What is being asked | Continue the article about the two skinny towers on Madison Avenue, picking up right after its final sentence.

=== Passage provided ===

One Madison Park, at 23rd Street, in the center, is also 50 feet across.
TWO pencil-thin towers are making their mark on the East 20s.
Construction will end in May at the very skinny 60-story One Madison Park at 23rd Street and Madison Avenue, which packs 65 apartments into a building that measures 50 feet across the front.
Farther up Madison Avenue is another tall drink of water, the 55-story Sky House at 11 East 29th Street, which also measures 50 feet across the entrance (and 37.5 feet in the rear). It opened in January 2008 and has 133 apartments.
Both projects started with tiny lots and grew when developers bought air rights from shorter neighbors. For Sky House, the Clarett Group bought air rights above the parish house of a neighboring church. The architects, FXFowle, then gave high-floor apartments a western view for sunsets.
For One Madison Park, the developer, Slazer Enterprises, bought abutting air rights as far south as a special height-limited district on East 22nd Street and as far west as a tower at the corner of Fifth Avenue, said Marc Jacobs, a Slazer partner. The architect of the free-standing building was Cetra/Ruddy.
Slazer then commissioned the architect Rem Koolhaas to design a midrise building on East 22nd whose distinctive shape will not block One Madison Park’s sight lines.
On One Madison Park’s upper floors, huge windows throughout mean that even bathroom sinks look out over water. Likewise, Sky House faces Chelsea, where zoning restricts building height.
So, the developers say, a guarantee that the views will last forever comes with reported sales prices at Sky House of an average $1,350 per square foot and at One Madison Park of $2,500.
Whether these views can buck the frozen credit market remains unclear. City tax records dated Feb. 27, 2009, show that Sky House closed on 83 of 133 apartments.
Alison Maiore, a spokeswoman for the developer, said that as of March 11, 119 Sky House apartments had closed and 116 owners had moved in.
Mr. Jacobs said that 64 of One Madison Park’s units had gone to contract and would begin closing as soon as May.

=== Stored records ===

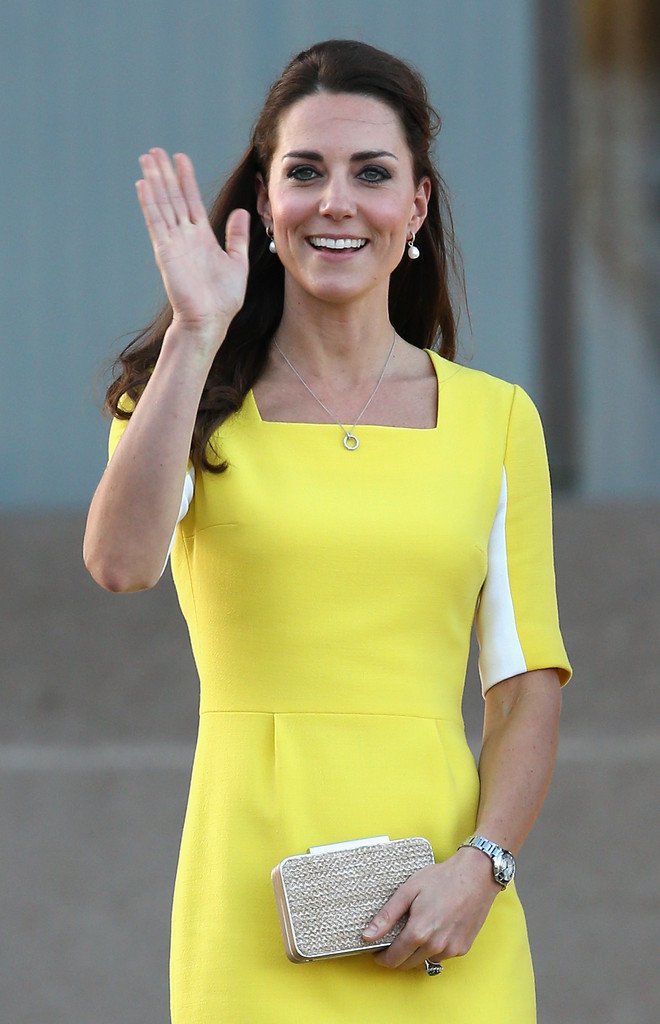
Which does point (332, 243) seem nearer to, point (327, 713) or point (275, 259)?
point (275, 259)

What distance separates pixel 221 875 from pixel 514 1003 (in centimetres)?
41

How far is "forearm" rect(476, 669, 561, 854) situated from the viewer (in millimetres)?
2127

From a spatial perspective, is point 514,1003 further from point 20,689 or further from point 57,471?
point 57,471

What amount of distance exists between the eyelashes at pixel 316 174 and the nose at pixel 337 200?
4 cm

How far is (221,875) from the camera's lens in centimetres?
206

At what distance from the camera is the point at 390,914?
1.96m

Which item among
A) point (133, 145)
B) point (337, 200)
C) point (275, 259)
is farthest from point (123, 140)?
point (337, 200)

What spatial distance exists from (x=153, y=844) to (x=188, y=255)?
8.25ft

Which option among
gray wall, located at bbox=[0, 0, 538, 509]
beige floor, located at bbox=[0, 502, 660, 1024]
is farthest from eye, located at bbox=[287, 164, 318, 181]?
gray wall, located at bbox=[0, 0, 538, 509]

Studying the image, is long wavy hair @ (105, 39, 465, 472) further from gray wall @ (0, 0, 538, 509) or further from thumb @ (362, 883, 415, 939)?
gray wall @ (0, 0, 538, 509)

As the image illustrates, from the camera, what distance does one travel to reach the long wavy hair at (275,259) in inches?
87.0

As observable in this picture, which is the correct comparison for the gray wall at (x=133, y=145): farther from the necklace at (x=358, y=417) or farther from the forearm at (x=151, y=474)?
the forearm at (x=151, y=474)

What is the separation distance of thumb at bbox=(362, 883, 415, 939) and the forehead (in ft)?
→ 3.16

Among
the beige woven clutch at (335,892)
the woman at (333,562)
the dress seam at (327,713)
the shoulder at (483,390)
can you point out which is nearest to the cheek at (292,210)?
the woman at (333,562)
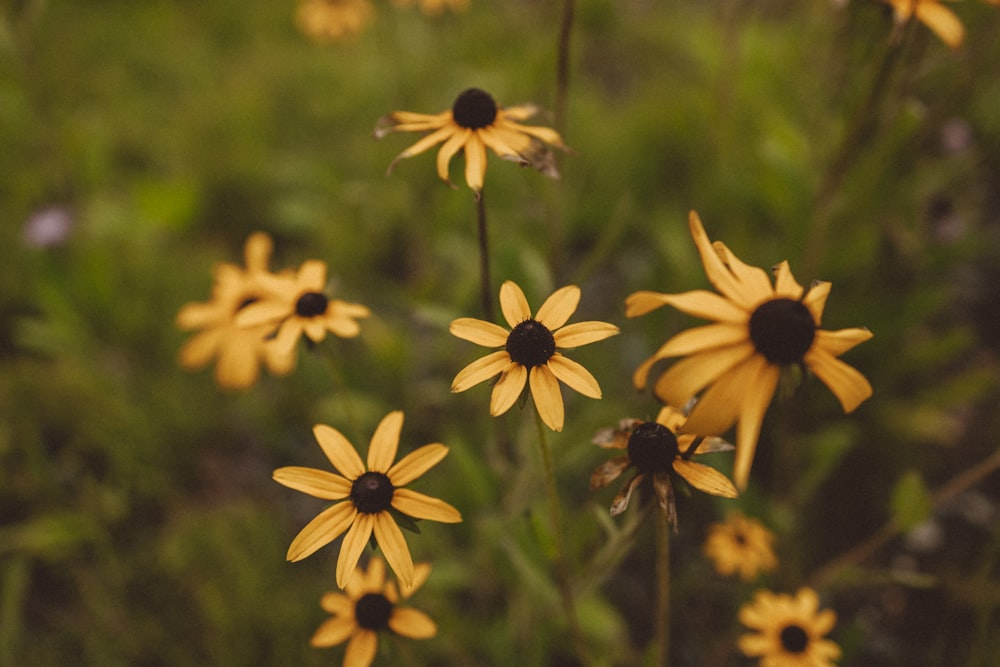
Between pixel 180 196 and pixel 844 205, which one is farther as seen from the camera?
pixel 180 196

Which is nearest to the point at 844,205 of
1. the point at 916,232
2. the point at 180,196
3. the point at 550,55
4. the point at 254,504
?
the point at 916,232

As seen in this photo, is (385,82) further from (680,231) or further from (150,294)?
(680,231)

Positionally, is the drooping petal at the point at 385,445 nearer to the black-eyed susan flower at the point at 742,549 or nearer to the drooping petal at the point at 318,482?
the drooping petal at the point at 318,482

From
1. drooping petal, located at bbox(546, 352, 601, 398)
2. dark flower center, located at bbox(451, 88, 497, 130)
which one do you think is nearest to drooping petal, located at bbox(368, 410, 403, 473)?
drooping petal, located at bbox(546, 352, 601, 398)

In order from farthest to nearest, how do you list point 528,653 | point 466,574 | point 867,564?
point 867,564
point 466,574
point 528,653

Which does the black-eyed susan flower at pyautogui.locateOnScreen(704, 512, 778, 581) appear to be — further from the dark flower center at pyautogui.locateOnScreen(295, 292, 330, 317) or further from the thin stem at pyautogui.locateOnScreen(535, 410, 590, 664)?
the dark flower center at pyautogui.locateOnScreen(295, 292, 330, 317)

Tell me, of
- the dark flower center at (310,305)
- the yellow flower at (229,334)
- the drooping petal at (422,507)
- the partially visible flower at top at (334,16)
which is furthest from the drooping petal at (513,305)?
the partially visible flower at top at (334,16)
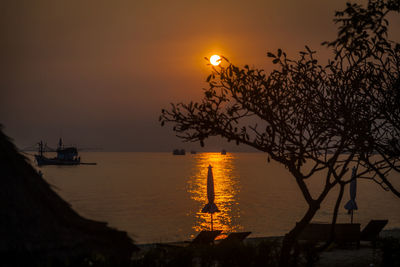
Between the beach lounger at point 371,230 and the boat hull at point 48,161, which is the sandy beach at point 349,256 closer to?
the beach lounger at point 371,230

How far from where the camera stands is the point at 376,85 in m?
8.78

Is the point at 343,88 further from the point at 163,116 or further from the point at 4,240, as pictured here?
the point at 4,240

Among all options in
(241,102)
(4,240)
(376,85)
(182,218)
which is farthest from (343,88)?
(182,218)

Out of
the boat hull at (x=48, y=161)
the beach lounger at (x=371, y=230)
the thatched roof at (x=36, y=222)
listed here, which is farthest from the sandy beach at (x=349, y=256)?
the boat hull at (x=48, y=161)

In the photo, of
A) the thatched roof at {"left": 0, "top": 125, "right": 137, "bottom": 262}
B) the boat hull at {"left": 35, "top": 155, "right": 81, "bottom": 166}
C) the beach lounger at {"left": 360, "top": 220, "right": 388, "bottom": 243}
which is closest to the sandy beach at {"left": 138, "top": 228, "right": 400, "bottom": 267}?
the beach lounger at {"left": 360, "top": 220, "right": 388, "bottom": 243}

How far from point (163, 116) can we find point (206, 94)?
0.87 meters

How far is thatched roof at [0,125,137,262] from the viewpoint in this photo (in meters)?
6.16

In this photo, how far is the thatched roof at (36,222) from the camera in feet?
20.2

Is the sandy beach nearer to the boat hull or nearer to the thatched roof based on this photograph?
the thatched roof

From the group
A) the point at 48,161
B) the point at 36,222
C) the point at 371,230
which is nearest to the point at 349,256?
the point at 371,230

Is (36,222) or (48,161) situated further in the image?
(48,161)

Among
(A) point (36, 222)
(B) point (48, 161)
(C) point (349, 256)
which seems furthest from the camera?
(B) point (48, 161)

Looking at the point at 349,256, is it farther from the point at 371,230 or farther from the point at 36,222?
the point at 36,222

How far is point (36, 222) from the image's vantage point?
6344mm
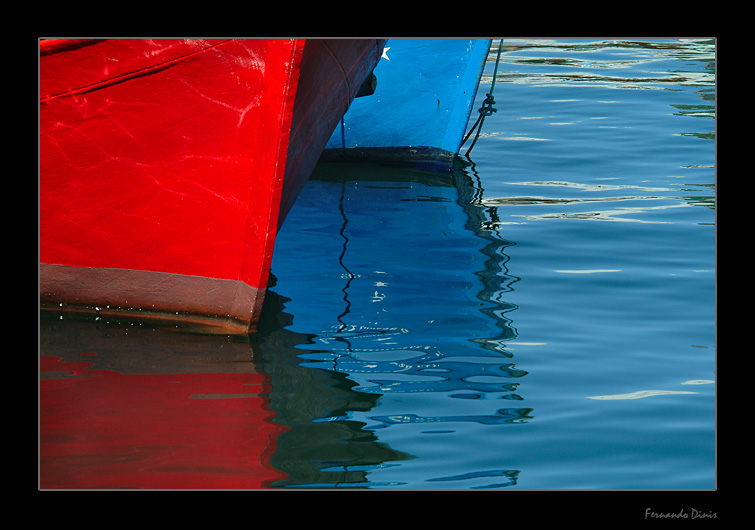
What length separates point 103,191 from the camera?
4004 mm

===

Response to the task |
But Slazer could not address whether prospective buyers will get the mortgages they anticipated. Jonathan J. Miller, the president of the appraisal firm Miller Samuel, says that all new developments are struggling to close sales as lenders withhold credit.
Mr. Jacobs is confident that his views will do the trick. He said Slazer had spurned offers above $30 million for the penthouse triplex; the developers are asking $45 million for that one-of-a-kind setting. The penthouse unit’s 360-degree scenery includes planes taking off and landing at the airports in Queens.
Besides views, both buildings have many perks, including gyms and playrooms placed above the lobbies to emphasize the exposures.
The slimness of the buildings leaves sparse room for the structural features that most architects conceal in thick walls. So the shear wall that stabilizes a building, usually hidden in a thick core beside an elevator bank, becomes part of the design. One Madison Park’s shear wall stands between apartments on floors that contain two units and separates rooms in full-floor apartments.
At Sky House, the load-bearing wall becomes a room divider, providing balance to the heady view. “This nice strong column anchors it,” said Veronica Hackett, a managing partner of Clarett. “It doesn’t feel like, ‘Oh, my God, I’m going to fall over.’ ”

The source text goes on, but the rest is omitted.